New twists on MRAM design - Embedded.com

New twists on MRAM design

LAKE WALES. Fla—On the 20th anniversary of its invention at IBM Research, fabled nonvolatile “universal” magnetic random access memory (MRAM) is getting an upgrade. IBM announced that, in collaboration with foundry-giant Samsung, it is using a spin-transfer torque (STT) design on its MRAM.

Faster than flash and as dense as dynamic random access memory (DRAM), this universal memory genre is now being readied for manufacturing with a final round of material optimization and engineering finesse at IBM (Yorktown Heights, N.Y.). IBM says its STT MRAM access clocks at 10 nanoseconds and ultra-low-power (7.5 microamps), claiming its MRAM outperforms flash at the speed of DRAM. Applications include everything from tiny Internet of Things (IoT) system-on-chips (SoCs) to vast mass storage systems for servers.

20 years in the making
“IBM has been working for 20 years on the magnetic random access memory, or MRAM, starting from a DARPA [Defense Advanced Research Project Agency] funded research project, along with Motorola, on field-switched MRAM,” Daniel Worledge, lead researcher, distinguished research staff member and senior manager of MRAM at IBM Research (Yorktown Heights, N.Y.) told EE Times. “IBM's John Slonczewski invented the spin-torque switching method for MRAM back in 1996, but at first we thought the field-switched method was best.”

“We switched to the spin torque technique after a DARPA-funded research project with Motorola. Now we are celebrating its 20th anniversary after having scaled down the design to 11-nanometer in collaboration with Samsung,” said Worledge.

Worledge does not believe that IBM's STT MRAM will replace DRAM anytime soon but believes it can replace embedded flash, since SST MRAM is easier to embed, faster and has unlimited reads and writes, unlike flash which is typically limited to 10,000. Next IBM plans to optimize the cell's engineering parameters, for mass production with a partner in as little as three years.

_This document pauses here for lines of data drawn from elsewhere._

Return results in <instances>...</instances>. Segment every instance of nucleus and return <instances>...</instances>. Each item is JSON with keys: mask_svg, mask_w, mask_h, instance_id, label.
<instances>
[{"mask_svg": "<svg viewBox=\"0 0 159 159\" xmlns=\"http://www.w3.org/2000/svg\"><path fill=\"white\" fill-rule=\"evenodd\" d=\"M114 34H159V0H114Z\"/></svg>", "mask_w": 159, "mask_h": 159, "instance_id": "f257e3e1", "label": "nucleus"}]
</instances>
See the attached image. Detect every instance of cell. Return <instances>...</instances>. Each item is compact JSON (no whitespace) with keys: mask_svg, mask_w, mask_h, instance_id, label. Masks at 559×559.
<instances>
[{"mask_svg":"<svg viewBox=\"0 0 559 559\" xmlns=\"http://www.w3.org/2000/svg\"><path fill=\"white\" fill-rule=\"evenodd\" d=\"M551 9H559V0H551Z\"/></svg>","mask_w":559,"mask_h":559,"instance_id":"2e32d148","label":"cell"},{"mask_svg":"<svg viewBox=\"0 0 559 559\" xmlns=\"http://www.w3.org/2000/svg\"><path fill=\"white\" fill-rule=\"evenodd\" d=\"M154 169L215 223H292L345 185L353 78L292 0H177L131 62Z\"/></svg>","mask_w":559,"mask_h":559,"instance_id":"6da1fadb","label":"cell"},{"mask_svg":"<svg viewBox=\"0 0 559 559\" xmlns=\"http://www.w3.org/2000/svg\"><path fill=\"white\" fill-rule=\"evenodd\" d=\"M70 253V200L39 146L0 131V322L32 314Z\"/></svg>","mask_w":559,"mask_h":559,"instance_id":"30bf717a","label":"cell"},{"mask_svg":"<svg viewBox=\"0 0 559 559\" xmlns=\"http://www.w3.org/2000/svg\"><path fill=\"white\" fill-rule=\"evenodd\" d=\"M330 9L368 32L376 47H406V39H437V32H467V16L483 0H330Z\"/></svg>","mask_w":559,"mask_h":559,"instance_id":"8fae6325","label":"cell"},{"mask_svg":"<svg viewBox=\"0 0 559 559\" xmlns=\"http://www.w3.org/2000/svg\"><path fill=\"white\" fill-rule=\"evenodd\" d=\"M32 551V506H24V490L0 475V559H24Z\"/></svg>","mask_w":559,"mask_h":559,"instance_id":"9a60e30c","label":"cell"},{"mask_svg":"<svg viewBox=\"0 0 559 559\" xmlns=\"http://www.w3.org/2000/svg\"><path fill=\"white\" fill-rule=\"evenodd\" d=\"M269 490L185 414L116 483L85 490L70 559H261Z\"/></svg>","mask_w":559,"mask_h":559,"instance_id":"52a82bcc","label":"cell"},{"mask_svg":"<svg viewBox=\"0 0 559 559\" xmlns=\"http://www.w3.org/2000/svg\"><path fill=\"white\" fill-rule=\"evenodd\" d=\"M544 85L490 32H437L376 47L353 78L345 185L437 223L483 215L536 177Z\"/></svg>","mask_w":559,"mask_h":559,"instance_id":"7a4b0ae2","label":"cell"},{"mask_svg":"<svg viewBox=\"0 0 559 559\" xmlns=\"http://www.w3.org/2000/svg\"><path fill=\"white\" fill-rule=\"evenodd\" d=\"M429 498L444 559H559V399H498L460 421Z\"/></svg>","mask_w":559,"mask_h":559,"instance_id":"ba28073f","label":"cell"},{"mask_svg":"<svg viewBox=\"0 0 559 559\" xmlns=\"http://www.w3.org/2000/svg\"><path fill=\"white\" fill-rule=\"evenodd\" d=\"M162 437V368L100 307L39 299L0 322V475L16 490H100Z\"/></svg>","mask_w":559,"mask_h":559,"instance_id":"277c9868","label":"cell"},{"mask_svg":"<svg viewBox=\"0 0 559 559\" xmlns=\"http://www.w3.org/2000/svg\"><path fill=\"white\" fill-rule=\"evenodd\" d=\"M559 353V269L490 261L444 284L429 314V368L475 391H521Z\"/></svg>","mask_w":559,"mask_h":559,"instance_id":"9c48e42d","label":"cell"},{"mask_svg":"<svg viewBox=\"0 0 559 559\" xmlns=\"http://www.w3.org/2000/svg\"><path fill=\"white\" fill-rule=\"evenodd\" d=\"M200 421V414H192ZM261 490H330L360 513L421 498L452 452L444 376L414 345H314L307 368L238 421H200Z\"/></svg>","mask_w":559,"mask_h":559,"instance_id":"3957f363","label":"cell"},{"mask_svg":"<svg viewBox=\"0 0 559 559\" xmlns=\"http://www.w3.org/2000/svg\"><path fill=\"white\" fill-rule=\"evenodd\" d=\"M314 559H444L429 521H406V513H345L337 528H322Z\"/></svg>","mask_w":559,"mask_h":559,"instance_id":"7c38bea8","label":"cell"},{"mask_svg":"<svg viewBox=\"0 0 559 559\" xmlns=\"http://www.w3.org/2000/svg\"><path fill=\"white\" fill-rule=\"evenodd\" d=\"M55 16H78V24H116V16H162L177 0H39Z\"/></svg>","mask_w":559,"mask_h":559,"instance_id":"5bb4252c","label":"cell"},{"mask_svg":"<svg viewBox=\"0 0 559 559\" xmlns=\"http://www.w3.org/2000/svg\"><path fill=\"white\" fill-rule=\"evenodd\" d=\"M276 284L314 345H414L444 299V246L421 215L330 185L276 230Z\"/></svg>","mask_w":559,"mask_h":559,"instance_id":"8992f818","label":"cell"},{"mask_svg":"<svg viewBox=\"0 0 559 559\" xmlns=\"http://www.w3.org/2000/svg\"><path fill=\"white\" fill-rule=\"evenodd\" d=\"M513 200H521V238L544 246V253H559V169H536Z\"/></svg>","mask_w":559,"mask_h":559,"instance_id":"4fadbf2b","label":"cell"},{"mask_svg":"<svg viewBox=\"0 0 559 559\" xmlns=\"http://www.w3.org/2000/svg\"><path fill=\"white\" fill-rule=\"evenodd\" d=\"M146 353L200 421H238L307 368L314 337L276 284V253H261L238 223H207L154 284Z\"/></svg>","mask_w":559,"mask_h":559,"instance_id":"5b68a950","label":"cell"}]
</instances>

Each bit-cell of a spin transfer torque (STT) magnetic random access memory (MRAM) contains one transistor and one tunnel junction arranged vertically.  The tunnel junction is composed of a fixed magnet whose north pole always points up, and a free magnet whose north pole points up or down depending on whether it is storing a '0' or '1', respectively. It is programmed by merely passing a 7.5 microamp current through it in the direction of desired polarization.(Source: IBM)

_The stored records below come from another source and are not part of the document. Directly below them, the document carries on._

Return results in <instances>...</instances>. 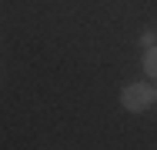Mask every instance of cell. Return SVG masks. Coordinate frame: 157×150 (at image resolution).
I'll return each mask as SVG.
<instances>
[{
	"label": "cell",
	"instance_id": "cell-1",
	"mask_svg": "<svg viewBox=\"0 0 157 150\" xmlns=\"http://www.w3.org/2000/svg\"><path fill=\"white\" fill-rule=\"evenodd\" d=\"M121 103H124V110H130V114H144L154 103V90L147 87V84H127L121 90Z\"/></svg>",
	"mask_w": 157,
	"mask_h": 150
},
{
	"label": "cell",
	"instance_id": "cell-2",
	"mask_svg": "<svg viewBox=\"0 0 157 150\" xmlns=\"http://www.w3.org/2000/svg\"><path fill=\"white\" fill-rule=\"evenodd\" d=\"M144 73H147V77H157V47L154 43H151L147 54H144Z\"/></svg>",
	"mask_w": 157,
	"mask_h": 150
},
{
	"label": "cell",
	"instance_id": "cell-3",
	"mask_svg": "<svg viewBox=\"0 0 157 150\" xmlns=\"http://www.w3.org/2000/svg\"><path fill=\"white\" fill-rule=\"evenodd\" d=\"M154 97H157V93H154Z\"/></svg>",
	"mask_w": 157,
	"mask_h": 150
}]
</instances>
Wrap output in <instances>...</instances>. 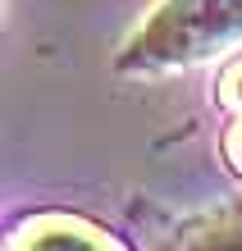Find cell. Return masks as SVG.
<instances>
[{
	"label": "cell",
	"instance_id": "cell-1",
	"mask_svg": "<svg viewBox=\"0 0 242 251\" xmlns=\"http://www.w3.org/2000/svg\"><path fill=\"white\" fill-rule=\"evenodd\" d=\"M242 32V0H164V9L142 27L124 64H174L215 50Z\"/></svg>",
	"mask_w": 242,
	"mask_h": 251
},
{
	"label": "cell",
	"instance_id": "cell-2",
	"mask_svg": "<svg viewBox=\"0 0 242 251\" xmlns=\"http://www.w3.org/2000/svg\"><path fill=\"white\" fill-rule=\"evenodd\" d=\"M229 151H233V160H238V165H242V128L233 132V142H229Z\"/></svg>",
	"mask_w": 242,
	"mask_h": 251
},
{
	"label": "cell",
	"instance_id": "cell-3",
	"mask_svg": "<svg viewBox=\"0 0 242 251\" xmlns=\"http://www.w3.org/2000/svg\"><path fill=\"white\" fill-rule=\"evenodd\" d=\"M233 96H238V100H242V69H238V73H233Z\"/></svg>",
	"mask_w": 242,
	"mask_h": 251
}]
</instances>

Each bit-cell of a spin transfer torque (STT) magnetic random access memory (MRAM) contains one transistor and one tunnel junction arranged vertically.  The tunnel junction is composed of a fixed magnet whose north pole always points up, and a free magnet whose north pole points up or down depending on whether it is storing a '0' or '1', respectively. It is programmed by merely passing a 7.5 microamp current through it in the direction of desired polarization.

(Source: IBM)

A transmission electron microscope (TEM) image of a single 11-nanometer junction of IBM's spin-transfer torque (STT) magnetic random access memory (MRAM).(Source: IBM)

A transmission electron microscope (TEM) image of a single 11-nanometer junction of IBM's spin-transfer torque (STT) magnetic random access memory (MRAM).
(Source: IBM)

The biggest challenge that the IBM/Samsung overcame was building a vertically oriented cell.

“We knew back in 2009 that to scale as well or better than DRAM we had to have a vertical magnetic cell, just as DRAM has to have a vertical capacitive cell,” Worledge told EE Times. “But it took our earlier collaboration with TDK to create the vertical architecture. We also partnered with Micron briefly, which continues to work on MRAM, but it took our partnership with Samsung, which had its MRAM Forum at out Zurich Lab last week, to scale the vertical architecture down to 11-nanometers with a clear path to 10-nanometers.”